## [Work instructions]
Could you update these rows so that "chopped parsley" reads "minced parsley" and everything else stays unchanged?
[START Exercise material]
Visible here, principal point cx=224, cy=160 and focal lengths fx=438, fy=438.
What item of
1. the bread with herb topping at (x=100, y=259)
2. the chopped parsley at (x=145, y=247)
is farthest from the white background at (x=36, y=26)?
[END Exercise material]
## [Response to this exercise]
Visible here, principal point cx=224, cy=160 and focal lengths fx=438, fy=438.
What item of
1. the bread with herb topping at (x=100, y=259)
2. the minced parsley at (x=145, y=247)
is farthest from the white background at (x=36, y=26)?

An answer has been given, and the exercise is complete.